Translational strategies in potexviruses: Products encoded by clover yellow mosaic virus, foxtail mosaic virus, and viola mottle virus RNAs in vitro

Abstract

We have examined the template properties of the genomic RNAs from three potexviruses: clover yellow mosaic virus (CYMV), foxtail mosaic virus (FMV), and viola mottle virus (VMV). All three RNAs encode a large (160,000 to 182,000 molecular weight) nonstructural protein when translated in the rabbit reticulocyte cell-free system. Only CYMV RNA is able to direct the synthesis of significant quantities of a product whose electrophoretic mobility, antigenic determinants, and partial peptide map resemble those of authentic coat protein.

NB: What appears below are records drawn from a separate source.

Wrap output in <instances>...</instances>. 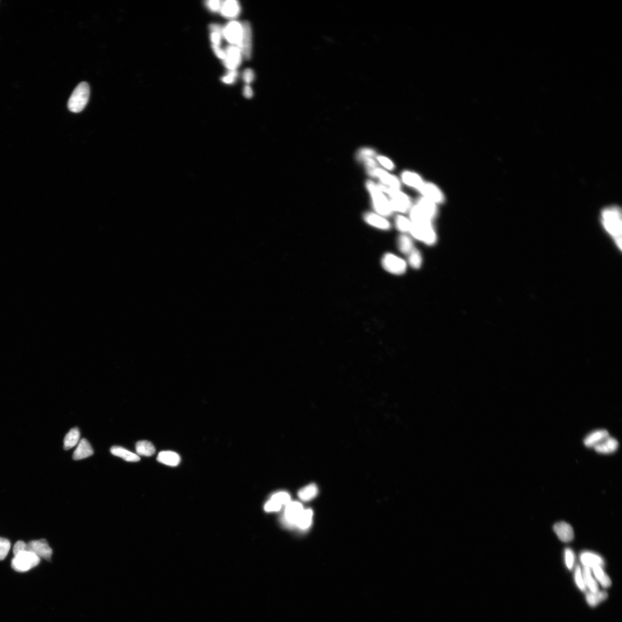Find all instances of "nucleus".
<instances>
[{
	"label": "nucleus",
	"instance_id": "obj_47",
	"mask_svg": "<svg viewBox=\"0 0 622 622\" xmlns=\"http://www.w3.org/2000/svg\"><path fill=\"white\" fill-rule=\"evenodd\" d=\"M212 48H213L214 53L217 57L222 59V60L225 58V53L224 50H222L219 46L213 45V44H212Z\"/></svg>",
	"mask_w": 622,
	"mask_h": 622
},
{
	"label": "nucleus",
	"instance_id": "obj_44",
	"mask_svg": "<svg viewBox=\"0 0 622 622\" xmlns=\"http://www.w3.org/2000/svg\"><path fill=\"white\" fill-rule=\"evenodd\" d=\"M254 73L253 72V70L251 69H245L243 73V79L245 83H250L254 80Z\"/></svg>",
	"mask_w": 622,
	"mask_h": 622
},
{
	"label": "nucleus",
	"instance_id": "obj_42",
	"mask_svg": "<svg viewBox=\"0 0 622 622\" xmlns=\"http://www.w3.org/2000/svg\"><path fill=\"white\" fill-rule=\"evenodd\" d=\"M223 2V1H220V0H210V1L206 2L207 8L213 12L220 10Z\"/></svg>",
	"mask_w": 622,
	"mask_h": 622
},
{
	"label": "nucleus",
	"instance_id": "obj_49",
	"mask_svg": "<svg viewBox=\"0 0 622 622\" xmlns=\"http://www.w3.org/2000/svg\"><path fill=\"white\" fill-rule=\"evenodd\" d=\"M243 95L245 98L249 99L251 98L253 96V91L252 89L249 85H246L244 88Z\"/></svg>",
	"mask_w": 622,
	"mask_h": 622
},
{
	"label": "nucleus",
	"instance_id": "obj_50",
	"mask_svg": "<svg viewBox=\"0 0 622 622\" xmlns=\"http://www.w3.org/2000/svg\"><path fill=\"white\" fill-rule=\"evenodd\" d=\"M221 80L223 83L226 84H232L234 81V80H235V78L230 76L228 74V75L222 77Z\"/></svg>",
	"mask_w": 622,
	"mask_h": 622
},
{
	"label": "nucleus",
	"instance_id": "obj_40",
	"mask_svg": "<svg viewBox=\"0 0 622 622\" xmlns=\"http://www.w3.org/2000/svg\"><path fill=\"white\" fill-rule=\"evenodd\" d=\"M565 560L566 565L569 570H572L575 564V556L572 550L569 548L565 550Z\"/></svg>",
	"mask_w": 622,
	"mask_h": 622
},
{
	"label": "nucleus",
	"instance_id": "obj_7",
	"mask_svg": "<svg viewBox=\"0 0 622 622\" xmlns=\"http://www.w3.org/2000/svg\"><path fill=\"white\" fill-rule=\"evenodd\" d=\"M382 263L384 269L395 275L403 274L407 269V263L405 260L390 253L384 255Z\"/></svg>",
	"mask_w": 622,
	"mask_h": 622
},
{
	"label": "nucleus",
	"instance_id": "obj_23",
	"mask_svg": "<svg viewBox=\"0 0 622 622\" xmlns=\"http://www.w3.org/2000/svg\"><path fill=\"white\" fill-rule=\"evenodd\" d=\"M110 451L113 455L120 457L129 462H137L140 460V456L137 454L130 452L121 446H114L111 448Z\"/></svg>",
	"mask_w": 622,
	"mask_h": 622
},
{
	"label": "nucleus",
	"instance_id": "obj_33",
	"mask_svg": "<svg viewBox=\"0 0 622 622\" xmlns=\"http://www.w3.org/2000/svg\"><path fill=\"white\" fill-rule=\"evenodd\" d=\"M398 247L400 251L404 254H409L414 248H413V243L409 236L407 235H401L398 239Z\"/></svg>",
	"mask_w": 622,
	"mask_h": 622
},
{
	"label": "nucleus",
	"instance_id": "obj_39",
	"mask_svg": "<svg viewBox=\"0 0 622 622\" xmlns=\"http://www.w3.org/2000/svg\"><path fill=\"white\" fill-rule=\"evenodd\" d=\"M282 507V505L279 504L277 501H275L273 499L270 498L266 504L264 505V509L267 512H278L280 511Z\"/></svg>",
	"mask_w": 622,
	"mask_h": 622
},
{
	"label": "nucleus",
	"instance_id": "obj_12",
	"mask_svg": "<svg viewBox=\"0 0 622 622\" xmlns=\"http://www.w3.org/2000/svg\"><path fill=\"white\" fill-rule=\"evenodd\" d=\"M303 505L298 502L290 501L286 505L284 521L286 525L290 527H296L298 519L303 511Z\"/></svg>",
	"mask_w": 622,
	"mask_h": 622
},
{
	"label": "nucleus",
	"instance_id": "obj_30",
	"mask_svg": "<svg viewBox=\"0 0 622 622\" xmlns=\"http://www.w3.org/2000/svg\"><path fill=\"white\" fill-rule=\"evenodd\" d=\"M608 597V594L606 591H598L597 592H591L587 595V601L588 604L592 607H595L599 604Z\"/></svg>",
	"mask_w": 622,
	"mask_h": 622
},
{
	"label": "nucleus",
	"instance_id": "obj_2",
	"mask_svg": "<svg viewBox=\"0 0 622 622\" xmlns=\"http://www.w3.org/2000/svg\"><path fill=\"white\" fill-rule=\"evenodd\" d=\"M367 189L370 193L372 200V203L375 210L378 212L379 214L384 216H389L393 213L392 208H391L390 201L387 199V197L384 195L383 193L379 189L378 185L372 181H368L366 184Z\"/></svg>",
	"mask_w": 622,
	"mask_h": 622
},
{
	"label": "nucleus",
	"instance_id": "obj_31",
	"mask_svg": "<svg viewBox=\"0 0 622 622\" xmlns=\"http://www.w3.org/2000/svg\"><path fill=\"white\" fill-rule=\"evenodd\" d=\"M583 575L585 584L589 588L591 592H597L599 591L598 585L593 578L592 575L591 570L589 568L584 567L583 569Z\"/></svg>",
	"mask_w": 622,
	"mask_h": 622
},
{
	"label": "nucleus",
	"instance_id": "obj_36",
	"mask_svg": "<svg viewBox=\"0 0 622 622\" xmlns=\"http://www.w3.org/2000/svg\"><path fill=\"white\" fill-rule=\"evenodd\" d=\"M10 548V543L8 539L0 537V561L6 557Z\"/></svg>",
	"mask_w": 622,
	"mask_h": 622
},
{
	"label": "nucleus",
	"instance_id": "obj_4",
	"mask_svg": "<svg viewBox=\"0 0 622 622\" xmlns=\"http://www.w3.org/2000/svg\"><path fill=\"white\" fill-rule=\"evenodd\" d=\"M90 95V88L86 82H82L74 89L69 99V110L74 113H80L86 106Z\"/></svg>",
	"mask_w": 622,
	"mask_h": 622
},
{
	"label": "nucleus",
	"instance_id": "obj_10",
	"mask_svg": "<svg viewBox=\"0 0 622 622\" xmlns=\"http://www.w3.org/2000/svg\"><path fill=\"white\" fill-rule=\"evenodd\" d=\"M25 550L31 551L39 558H42L48 561L50 560L52 554H53V550L45 539L29 542L26 545Z\"/></svg>",
	"mask_w": 622,
	"mask_h": 622
},
{
	"label": "nucleus",
	"instance_id": "obj_16",
	"mask_svg": "<svg viewBox=\"0 0 622 622\" xmlns=\"http://www.w3.org/2000/svg\"><path fill=\"white\" fill-rule=\"evenodd\" d=\"M580 560L584 567L593 568L596 567H603L605 565L604 560L599 555L590 551H585L581 554Z\"/></svg>",
	"mask_w": 622,
	"mask_h": 622
},
{
	"label": "nucleus",
	"instance_id": "obj_6",
	"mask_svg": "<svg viewBox=\"0 0 622 622\" xmlns=\"http://www.w3.org/2000/svg\"><path fill=\"white\" fill-rule=\"evenodd\" d=\"M40 558L36 554L24 550L14 556L11 562L12 568L18 572H25L38 565Z\"/></svg>",
	"mask_w": 622,
	"mask_h": 622
},
{
	"label": "nucleus",
	"instance_id": "obj_13",
	"mask_svg": "<svg viewBox=\"0 0 622 622\" xmlns=\"http://www.w3.org/2000/svg\"><path fill=\"white\" fill-rule=\"evenodd\" d=\"M224 51L225 57L222 60L223 64L229 70H236L241 62L242 55L239 48L231 45L227 46Z\"/></svg>",
	"mask_w": 622,
	"mask_h": 622
},
{
	"label": "nucleus",
	"instance_id": "obj_8",
	"mask_svg": "<svg viewBox=\"0 0 622 622\" xmlns=\"http://www.w3.org/2000/svg\"><path fill=\"white\" fill-rule=\"evenodd\" d=\"M243 36V28L241 24L237 21H231L223 28V37L232 45L239 47Z\"/></svg>",
	"mask_w": 622,
	"mask_h": 622
},
{
	"label": "nucleus",
	"instance_id": "obj_21",
	"mask_svg": "<svg viewBox=\"0 0 622 622\" xmlns=\"http://www.w3.org/2000/svg\"><path fill=\"white\" fill-rule=\"evenodd\" d=\"M416 206L421 209L428 217L431 220L436 217L437 214V208L436 204L432 202L431 201L428 200L424 197L420 198L417 202Z\"/></svg>",
	"mask_w": 622,
	"mask_h": 622
},
{
	"label": "nucleus",
	"instance_id": "obj_1",
	"mask_svg": "<svg viewBox=\"0 0 622 622\" xmlns=\"http://www.w3.org/2000/svg\"><path fill=\"white\" fill-rule=\"evenodd\" d=\"M601 221L606 231L620 249L622 248V212L616 206L605 207L601 211Z\"/></svg>",
	"mask_w": 622,
	"mask_h": 622
},
{
	"label": "nucleus",
	"instance_id": "obj_35",
	"mask_svg": "<svg viewBox=\"0 0 622 622\" xmlns=\"http://www.w3.org/2000/svg\"><path fill=\"white\" fill-rule=\"evenodd\" d=\"M396 226L400 231L402 232H410L412 222L407 217L402 215H398L396 219Z\"/></svg>",
	"mask_w": 622,
	"mask_h": 622
},
{
	"label": "nucleus",
	"instance_id": "obj_22",
	"mask_svg": "<svg viewBox=\"0 0 622 622\" xmlns=\"http://www.w3.org/2000/svg\"><path fill=\"white\" fill-rule=\"evenodd\" d=\"M157 460L159 462L169 465V466H177L181 462V457L176 452L167 450L159 453Z\"/></svg>",
	"mask_w": 622,
	"mask_h": 622
},
{
	"label": "nucleus",
	"instance_id": "obj_28",
	"mask_svg": "<svg viewBox=\"0 0 622 622\" xmlns=\"http://www.w3.org/2000/svg\"><path fill=\"white\" fill-rule=\"evenodd\" d=\"M313 512L311 509H304L299 518L298 519L296 527L301 530H307L311 526L312 521Z\"/></svg>",
	"mask_w": 622,
	"mask_h": 622
},
{
	"label": "nucleus",
	"instance_id": "obj_15",
	"mask_svg": "<svg viewBox=\"0 0 622 622\" xmlns=\"http://www.w3.org/2000/svg\"><path fill=\"white\" fill-rule=\"evenodd\" d=\"M554 531L562 542H570L574 538L575 534L573 528L571 525L564 521L555 524Z\"/></svg>",
	"mask_w": 622,
	"mask_h": 622
},
{
	"label": "nucleus",
	"instance_id": "obj_9",
	"mask_svg": "<svg viewBox=\"0 0 622 622\" xmlns=\"http://www.w3.org/2000/svg\"><path fill=\"white\" fill-rule=\"evenodd\" d=\"M243 28V36L239 47L242 56L248 60L251 57L252 53V29L250 23L248 21L242 22Z\"/></svg>",
	"mask_w": 622,
	"mask_h": 622
},
{
	"label": "nucleus",
	"instance_id": "obj_34",
	"mask_svg": "<svg viewBox=\"0 0 622 622\" xmlns=\"http://www.w3.org/2000/svg\"><path fill=\"white\" fill-rule=\"evenodd\" d=\"M409 263L414 269H419L422 265V257L416 249H413L409 254Z\"/></svg>",
	"mask_w": 622,
	"mask_h": 622
},
{
	"label": "nucleus",
	"instance_id": "obj_48",
	"mask_svg": "<svg viewBox=\"0 0 622 622\" xmlns=\"http://www.w3.org/2000/svg\"><path fill=\"white\" fill-rule=\"evenodd\" d=\"M209 29L211 32L218 33L223 37V28L221 26L218 24H210Z\"/></svg>",
	"mask_w": 622,
	"mask_h": 622
},
{
	"label": "nucleus",
	"instance_id": "obj_26",
	"mask_svg": "<svg viewBox=\"0 0 622 622\" xmlns=\"http://www.w3.org/2000/svg\"><path fill=\"white\" fill-rule=\"evenodd\" d=\"M136 452L138 455L150 457L154 455L156 449L152 443L148 441H140L136 445Z\"/></svg>",
	"mask_w": 622,
	"mask_h": 622
},
{
	"label": "nucleus",
	"instance_id": "obj_20",
	"mask_svg": "<svg viewBox=\"0 0 622 622\" xmlns=\"http://www.w3.org/2000/svg\"><path fill=\"white\" fill-rule=\"evenodd\" d=\"M364 219L369 224L379 229L388 230L391 224L386 219L381 215L373 213H367L364 215Z\"/></svg>",
	"mask_w": 622,
	"mask_h": 622
},
{
	"label": "nucleus",
	"instance_id": "obj_37",
	"mask_svg": "<svg viewBox=\"0 0 622 622\" xmlns=\"http://www.w3.org/2000/svg\"><path fill=\"white\" fill-rule=\"evenodd\" d=\"M271 498L277 501L282 506H286V505H288L290 501H291V500H290V495L288 493L284 492V491H281V492H278L273 494L272 495Z\"/></svg>",
	"mask_w": 622,
	"mask_h": 622
},
{
	"label": "nucleus",
	"instance_id": "obj_38",
	"mask_svg": "<svg viewBox=\"0 0 622 622\" xmlns=\"http://www.w3.org/2000/svg\"><path fill=\"white\" fill-rule=\"evenodd\" d=\"M576 583L577 586L579 587L580 590L584 591L586 590V584H585L583 572L580 566H577L575 573Z\"/></svg>",
	"mask_w": 622,
	"mask_h": 622
},
{
	"label": "nucleus",
	"instance_id": "obj_24",
	"mask_svg": "<svg viewBox=\"0 0 622 622\" xmlns=\"http://www.w3.org/2000/svg\"><path fill=\"white\" fill-rule=\"evenodd\" d=\"M609 436V432L606 430H596L585 438L584 444L587 447H594Z\"/></svg>",
	"mask_w": 622,
	"mask_h": 622
},
{
	"label": "nucleus",
	"instance_id": "obj_29",
	"mask_svg": "<svg viewBox=\"0 0 622 622\" xmlns=\"http://www.w3.org/2000/svg\"><path fill=\"white\" fill-rule=\"evenodd\" d=\"M318 494V489L317 486L315 484H311L310 485L303 488L299 491V497L301 500L303 501H309L314 499Z\"/></svg>",
	"mask_w": 622,
	"mask_h": 622
},
{
	"label": "nucleus",
	"instance_id": "obj_11",
	"mask_svg": "<svg viewBox=\"0 0 622 622\" xmlns=\"http://www.w3.org/2000/svg\"><path fill=\"white\" fill-rule=\"evenodd\" d=\"M367 171L370 176L379 178L381 181L382 185L391 189H400L401 183L399 180L396 177L386 172V171L378 167Z\"/></svg>",
	"mask_w": 622,
	"mask_h": 622
},
{
	"label": "nucleus",
	"instance_id": "obj_45",
	"mask_svg": "<svg viewBox=\"0 0 622 622\" xmlns=\"http://www.w3.org/2000/svg\"><path fill=\"white\" fill-rule=\"evenodd\" d=\"M26 545H27V544L23 541L17 542L13 547L14 556H16V555L21 552V551L25 550Z\"/></svg>",
	"mask_w": 622,
	"mask_h": 622
},
{
	"label": "nucleus",
	"instance_id": "obj_25",
	"mask_svg": "<svg viewBox=\"0 0 622 622\" xmlns=\"http://www.w3.org/2000/svg\"><path fill=\"white\" fill-rule=\"evenodd\" d=\"M402 180L406 185L418 191L424 183L419 175L411 171H405L402 175Z\"/></svg>",
	"mask_w": 622,
	"mask_h": 622
},
{
	"label": "nucleus",
	"instance_id": "obj_5",
	"mask_svg": "<svg viewBox=\"0 0 622 622\" xmlns=\"http://www.w3.org/2000/svg\"><path fill=\"white\" fill-rule=\"evenodd\" d=\"M410 232L416 239L427 245H433L437 240L431 222H412Z\"/></svg>",
	"mask_w": 622,
	"mask_h": 622
},
{
	"label": "nucleus",
	"instance_id": "obj_41",
	"mask_svg": "<svg viewBox=\"0 0 622 622\" xmlns=\"http://www.w3.org/2000/svg\"><path fill=\"white\" fill-rule=\"evenodd\" d=\"M375 155V152L370 148H364L361 150L357 155V158L361 161L369 158H373Z\"/></svg>",
	"mask_w": 622,
	"mask_h": 622
},
{
	"label": "nucleus",
	"instance_id": "obj_3",
	"mask_svg": "<svg viewBox=\"0 0 622 622\" xmlns=\"http://www.w3.org/2000/svg\"><path fill=\"white\" fill-rule=\"evenodd\" d=\"M382 192H385L390 197V203L393 211L406 213L411 210L412 202L406 194L400 190L391 189L382 184L378 185Z\"/></svg>",
	"mask_w": 622,
	"mask_h": 622
},
{
	"label": "nucleus",
	"instance_id": "obj_17",
	"mask_svg": "<svg viewBox=\"0 0 622 622\" xmlns=\"http://www.w3.org/2000/svg\"><path fill=\"white\" fill-rule=\"evenodd\" d=\"M93 454H94V450L91 444L86 439L83 438L73 453V459L75 460L84 459L92 456Z\"/></svg>",
	"mask_w": 622,
	"mask_h": 622
},
{
	"label": "nucleus",
	"instance_id": "obj_46",
	"mask_svg": "<svg viewBox=\"0 0 622 622\" xmlns=\"http://www.w3.org/2000/svg\"><path fill=\"white\" fill-rule=\"evenodd\" d=\"M222 38V35L219 34V33L217 32H211L210 39L212 43H213L212 44H213V45L219 46L221 44Z\"/></svg>",
	"mask_w": 622,
	"mask_h": 622
},
{
	"label": "nucleus",
	"instance_id": "obj_18",
	"mask_svg": "<svg viewBox=\"0 0 622 622\" xmlns=\"http://www.w3.org/2000/svg\"><path fill=\"white\" fill-rule=\"evenodd\" d=\"M240 7L239 2L236 0H227L223 1L220 12L223 16L227 18H234L239 15Z\"/></svg>",
	"mask_w": 622,
	"mask_h": 622
},
{
	"label": "nucleus",
	"instance_id": "obj_14",
	"mask_svg": "<svg viewBox=\"0 0 622 622\" xmlns=\"http://www.w3.org/2000/svg\"><path fill=\"white\" fill-rule=\"evenodd\" d=\"M419 191L422 194L424 198L431 201L435 204L444 203L445 200L444 195L441 190L433 184L424 182L421 188L419 189Z\"/></svg>",
	"mask_w": 622,
	"mask_h": 622
},
{
	"label": "nucleus",
	"instance_id": "obj_27",
	"mask_svg": "<svg viewBox=\"0 0 622 622\" xmlns=\"http://www.w3.org/2000/svg\"><path fill=\"white\" fill-rule=\"evenodd\" d=\"M80 434L79 429L77 427L73 428L65 435L64 441V448L65 450H69L71 449L74 446H76L79 442Z\"/></svg>",
	"mask_w": 622,
	"mask_h": 622
},
{
	"label": "nucleus",
	"instance_id": "obj_19",
	"mask_svg": "<svg viewBox=\"0 0 622 622\" xmlns=\"http://www.w3.org/2000/svg\"><path fill=\"white\" fill-rule=\"evenodd\" d=\"M618 445L619 443L616 439L609 436L594 448L599 453L610 454L616 452Z\"/></svg>",
	"mask_w": 622,
	"mask_h": 622
},
{
	"label": "nucleus",
	"instance_id": "obj_32",
	"mask_svg": "<svg viewBox=\"0 0 622 622\" xmlns=\"http://www.w3.org/2000/svg\"><path fill=\"white\" fill-rule=\"evenodd\" d=\"M596 578L599 581L603 587L608 588L612 585V581L609 576L603 571V567H596L592 569Z\"/></svg>",
	"mask_w": 622,
	"mask_h": 622
},
{
	"label": "nucleus",
	"instance_id": "obj_43",
	"mask_svg": "<svg viewBox=\"0 0 622 622\" xmlns=\"http://www.w3.org/2000/svg\"><path fill=\"white\" fill-rule=\"evenodd\" d=\"M377 159L381 165L386 168V169L393 170L394 169V163L389 158L385 157V156H378Z\"/></svg>",
	"mask_w": 622,
	"mask_h": 622
}]
</instances>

All three viral RNAs also encode a number of discrete polypeptide products whose molecular weights are intermediate between those of the large nonstructural proteins and those of their respective coat proteins. We have examined the kinetics of synthesis in vitro of these intermediate products. For each of the three viral templates, as well as for papaya mosaic virus RNA, pulse-chase experiments suggest that most, if not all, the intermediate polypeptides are incomplete (“paused”) or prematurely terminated precursors to the corresponding large nonstructural protein. A partial proteolytic map of the in vitro products encoded by CYMV RNA supports this interpretation. Our data, and those of others, are consistent with a model in which all potexviruses would encode a large nonstructural protein.